If you have a Docker for Mac install with a working (old) datakit, the test passes like so:

$ ./test-datakit.sh 
Using datakit from: /Applications/Docker.app/Contents/MacOS/com.docker.db
Using test cases from source tree: /Users/djs/go/src/github.com/moby/datakit/api/go-datakit
Created temporary database dir /var/folders/5q/xqlk9dzn5jz7_hn2j31brc0r0000gn/T/tmp.M04AzKw9
/var/folders/5q/xqlk9dzn5jz7_hn2j31brc0r0000gn/T/tmp.M04AzKw9 ~
Initialized empty Git repository in /private/var/folders/5q/xqlk9dzn5jz7_hn2j31brc0r0000gn/T/tmp.M04AzKw9/.git/
[master (root-commit) af2828f] test
 1 file changed, 1 insertion(+)
 create mode 100644 bar
~
Starting com.docker.db 0.7.0-34-g6f04213 ...
Test is still running
com.docker.db: [INFO] accepted a new connection on file:///var/tmp/foo
com.docker.db: [INFO] Using protocol TwoThousand msize 16384
Test has finished
Success

If you have the latest master datakit then it fails like so:

DB=~/go/src/github.com/docker/pinata/mac/build/Docker.app/Contents/MacOS/com.docker.db ./test-datakit.sh 
Using datakit from: /Users/djs/go/src/github.com/docker/pinata/mac/build/Docker.app/Contents/MacOS/com.docker.db
Using test cases from source tree: /Users/djs/go/src/github.com/moby/datakit/api/go-datakit
Created temporary database dir /var/folders/5q/xqlk9dzn5jz7_hn2j31brc0r0000gn/T/tmp.mRISPXGH
/var/folders/5q/xqlk9dzn5jz7_hn2j31brc0r0000gn/T/tmp.mRISPXGH ~
Initialized empty Git repository in /private/var/folders/5q/xqlk9dzn5jz7_hn2j31brc0r0000gn/T/tmp.mRISPXGH/.git/
[master (root-commit) 692e305] test
 1 file changed, 1 insertion(+)
 create mode 100644 bar
~
Starting com.docker.db %%VERSION%% ...
Test is still running
com.docker.db: [INFO] accepted a new connection on file:///var/tmp/foo
com.docker.db: [INFO] Using protocol TwoThousand msize 16384
Test is still running
Test is still running
Test is still running
Test is still running
Test has timed out
Failure
com.docker.db: [ERROR] Uncaught exception handling tag 72 Write(fid: 126, offset: 0, len(data): 6): 
                       Exception: (Sys_error
  "/var/folders/5q/xqlk9dzn5jz7_hn2j31brc0r0000gn/T/tmp.mRISPXGH/.git/lock/refs/heads: No such file or directory")
                       No backtrace available.
djs55 commented

I did a simple bisection of the binary PR builds from CircleCI and have:

My guess is that it was introduced in #529

I have identified the cause: there is a regression in the way we compare the contents of reference files.
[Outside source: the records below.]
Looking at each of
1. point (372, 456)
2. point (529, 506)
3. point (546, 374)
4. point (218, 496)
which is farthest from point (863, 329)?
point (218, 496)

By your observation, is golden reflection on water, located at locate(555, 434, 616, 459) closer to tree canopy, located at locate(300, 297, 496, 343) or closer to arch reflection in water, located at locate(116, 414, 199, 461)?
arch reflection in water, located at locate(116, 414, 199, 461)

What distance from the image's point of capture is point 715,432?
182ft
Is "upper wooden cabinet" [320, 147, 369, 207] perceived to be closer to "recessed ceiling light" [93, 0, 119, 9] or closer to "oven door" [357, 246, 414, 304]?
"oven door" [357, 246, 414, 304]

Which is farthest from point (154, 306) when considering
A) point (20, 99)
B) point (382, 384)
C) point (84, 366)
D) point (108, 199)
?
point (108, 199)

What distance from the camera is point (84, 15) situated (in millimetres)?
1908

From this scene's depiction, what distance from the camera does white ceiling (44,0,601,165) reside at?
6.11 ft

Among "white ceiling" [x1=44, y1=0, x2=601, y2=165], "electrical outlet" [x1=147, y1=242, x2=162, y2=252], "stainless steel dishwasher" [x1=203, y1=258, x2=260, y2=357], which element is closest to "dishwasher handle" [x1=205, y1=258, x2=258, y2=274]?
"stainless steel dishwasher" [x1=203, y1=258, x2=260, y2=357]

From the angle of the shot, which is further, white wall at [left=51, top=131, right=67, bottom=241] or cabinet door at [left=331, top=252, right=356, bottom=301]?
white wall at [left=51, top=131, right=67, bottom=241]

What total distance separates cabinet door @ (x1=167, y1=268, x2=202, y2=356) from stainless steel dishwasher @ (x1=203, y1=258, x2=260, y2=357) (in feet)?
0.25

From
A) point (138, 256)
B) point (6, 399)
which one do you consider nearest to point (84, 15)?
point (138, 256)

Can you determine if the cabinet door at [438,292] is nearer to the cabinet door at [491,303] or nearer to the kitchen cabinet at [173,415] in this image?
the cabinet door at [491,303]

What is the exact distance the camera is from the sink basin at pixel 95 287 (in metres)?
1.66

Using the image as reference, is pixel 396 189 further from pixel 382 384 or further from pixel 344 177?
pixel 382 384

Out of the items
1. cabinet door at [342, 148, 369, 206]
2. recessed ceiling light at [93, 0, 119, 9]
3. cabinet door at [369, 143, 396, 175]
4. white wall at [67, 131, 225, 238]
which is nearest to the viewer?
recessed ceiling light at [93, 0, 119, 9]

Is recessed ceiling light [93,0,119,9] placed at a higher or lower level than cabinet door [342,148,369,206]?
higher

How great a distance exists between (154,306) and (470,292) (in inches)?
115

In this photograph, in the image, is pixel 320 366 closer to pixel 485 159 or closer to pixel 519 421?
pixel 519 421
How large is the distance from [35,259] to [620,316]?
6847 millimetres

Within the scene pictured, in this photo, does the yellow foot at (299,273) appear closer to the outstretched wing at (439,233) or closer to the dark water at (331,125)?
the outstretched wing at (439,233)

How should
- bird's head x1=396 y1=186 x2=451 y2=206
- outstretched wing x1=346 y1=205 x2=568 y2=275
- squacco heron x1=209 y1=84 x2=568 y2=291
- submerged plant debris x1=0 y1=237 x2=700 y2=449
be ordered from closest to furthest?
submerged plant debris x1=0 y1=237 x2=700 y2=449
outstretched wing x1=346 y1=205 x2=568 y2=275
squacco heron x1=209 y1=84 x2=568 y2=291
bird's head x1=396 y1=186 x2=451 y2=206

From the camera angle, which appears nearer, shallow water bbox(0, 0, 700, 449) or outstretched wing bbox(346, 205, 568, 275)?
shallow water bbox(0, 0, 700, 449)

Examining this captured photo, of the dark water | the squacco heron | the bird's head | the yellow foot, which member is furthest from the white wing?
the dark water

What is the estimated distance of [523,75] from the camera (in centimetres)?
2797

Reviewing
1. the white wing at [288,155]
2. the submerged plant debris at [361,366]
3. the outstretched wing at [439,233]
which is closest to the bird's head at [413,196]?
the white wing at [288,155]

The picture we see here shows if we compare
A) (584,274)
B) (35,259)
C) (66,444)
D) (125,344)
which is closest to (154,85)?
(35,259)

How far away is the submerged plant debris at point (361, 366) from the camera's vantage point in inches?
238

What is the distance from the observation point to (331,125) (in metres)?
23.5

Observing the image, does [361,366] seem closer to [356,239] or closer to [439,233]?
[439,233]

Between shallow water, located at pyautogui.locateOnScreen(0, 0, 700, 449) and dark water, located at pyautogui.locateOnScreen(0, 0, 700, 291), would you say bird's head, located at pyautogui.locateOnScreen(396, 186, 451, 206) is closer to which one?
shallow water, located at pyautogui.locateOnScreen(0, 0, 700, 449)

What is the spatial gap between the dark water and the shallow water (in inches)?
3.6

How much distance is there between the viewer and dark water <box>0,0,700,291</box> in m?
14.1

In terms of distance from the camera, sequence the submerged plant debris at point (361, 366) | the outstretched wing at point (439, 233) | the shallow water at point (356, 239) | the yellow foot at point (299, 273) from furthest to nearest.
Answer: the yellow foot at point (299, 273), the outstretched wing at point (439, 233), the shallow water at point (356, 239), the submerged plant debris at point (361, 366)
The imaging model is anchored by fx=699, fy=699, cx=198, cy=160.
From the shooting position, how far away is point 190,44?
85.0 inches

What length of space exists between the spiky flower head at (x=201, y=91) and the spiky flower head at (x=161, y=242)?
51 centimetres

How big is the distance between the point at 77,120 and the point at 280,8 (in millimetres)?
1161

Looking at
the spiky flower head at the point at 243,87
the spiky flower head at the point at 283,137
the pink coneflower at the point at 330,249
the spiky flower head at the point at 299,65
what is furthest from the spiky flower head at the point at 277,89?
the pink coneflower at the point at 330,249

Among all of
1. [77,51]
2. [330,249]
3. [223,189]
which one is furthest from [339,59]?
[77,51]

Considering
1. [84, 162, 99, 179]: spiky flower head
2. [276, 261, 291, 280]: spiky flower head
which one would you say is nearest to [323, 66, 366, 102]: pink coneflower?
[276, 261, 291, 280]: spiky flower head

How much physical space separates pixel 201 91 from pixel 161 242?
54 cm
For some reasons, we do not trim the contents anymore, so <hash>\n -- which is created by git commit -- is in conflict with <hash> -- as understood by Datakit/Irmin: thus the transaction can never be resolved and enter in a loop.

I am trying to understand where does the regression come from exactly and will push a fix shortly. Thanks a lot for the nice reproduction case, it helped a lot to track that down!